■ **TEXT PROVIDED**:
━━━━━━━━━━━━━━━━

Yeah so I now have concrete evidence that not going on r/coronavirus, or reddit in general because the front page is coronavirus related anyway, helps me with productivity. A lot.
On Saturday I deliberately forced myself to put down the iPad and not look at any outbreak related news. I was a lot more productive and worked longer hours. On Sunday I didn’t, and well, kind of whiled the afternoon away, so I subsequently freaked out and obsessively clicked on links. Yesterday I only allowed a little bit of perusing in the morning and not so much later, and guess what? I got no work done in the morning, and in the afternoon the minute I (again, forced myself to) put down the iPad, I started working almost right away. It’s crazy. Well, not exactly ‘right away’ as there’s an hour of ‘lag,’ per se, between me reading anything and starting working, but that just means my brain needed the time to switch gears. But as soon as I cut off the obsession the gear did switch, and that’s the important takeaway here, I think.
So today, and probably for the foreseeable future, I will at most allow myself some minor perusing just to keep up on the events. The minute I realize I’m getting sucked in I will stop. It works, but needs self discipline. I am in an entirely self-driven career anyway, so I guess this is a good way to practice as any.

━━━━━━━━━━━━━━━━

■ **INFORMATION SHOWN**:

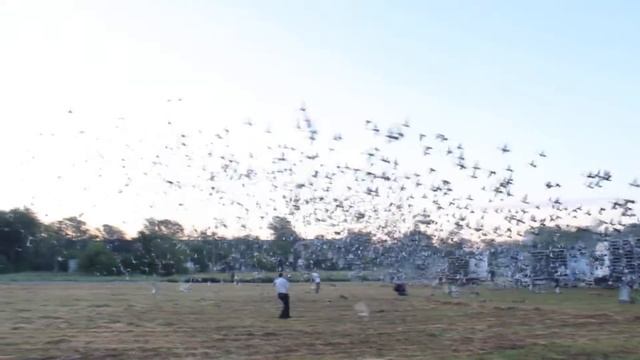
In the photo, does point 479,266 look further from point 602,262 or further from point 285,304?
point 285,304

━━━━━━━━━━━━━━━━

■ **WHAT TO DO**:
a - Using the post about staying off coronavirus news, answer each question:
(i) What happened on the Saturday when the writer put down the iPad and avoided outbreak news?
(ii) How long is the "lag" between the writer reading anything and starting work?
(iii) What kind of career does the writer say they are in?
b - Extend the post about staying off coronavirus news by a paragraph, starting from its last sentence and keeping the writer's voice.
The data can be set aside; nothing here depends on it.

■ **RESULTS IN ORDER**:
a -
(i) The writer was a lot more productive and worked longer hours.
(ii) An hour.
(iii) An entirely self-driven career.

b -
I’ve decided that I should stop visiting reddit about the coronavirus. It’s not good for my mental health. I would be working and wanted a brief break and so go on the subreddit, and whop, there goes an hour of clicking on headlines and reading comments and silently freaking out. And then when I try to get back to work my headspace is nowhere near where it needs to be to concentrate. And so I open more tabs, because I don’t want to work, and so rinse and repeat. It’s why work that should only take 2 hours takes like 7 hours, which is ridiculous. And then I have bad dreams on top of that. My sleep pattern has seen some crazy wild swings like the stock market. All in all, I need to stop visiting that website.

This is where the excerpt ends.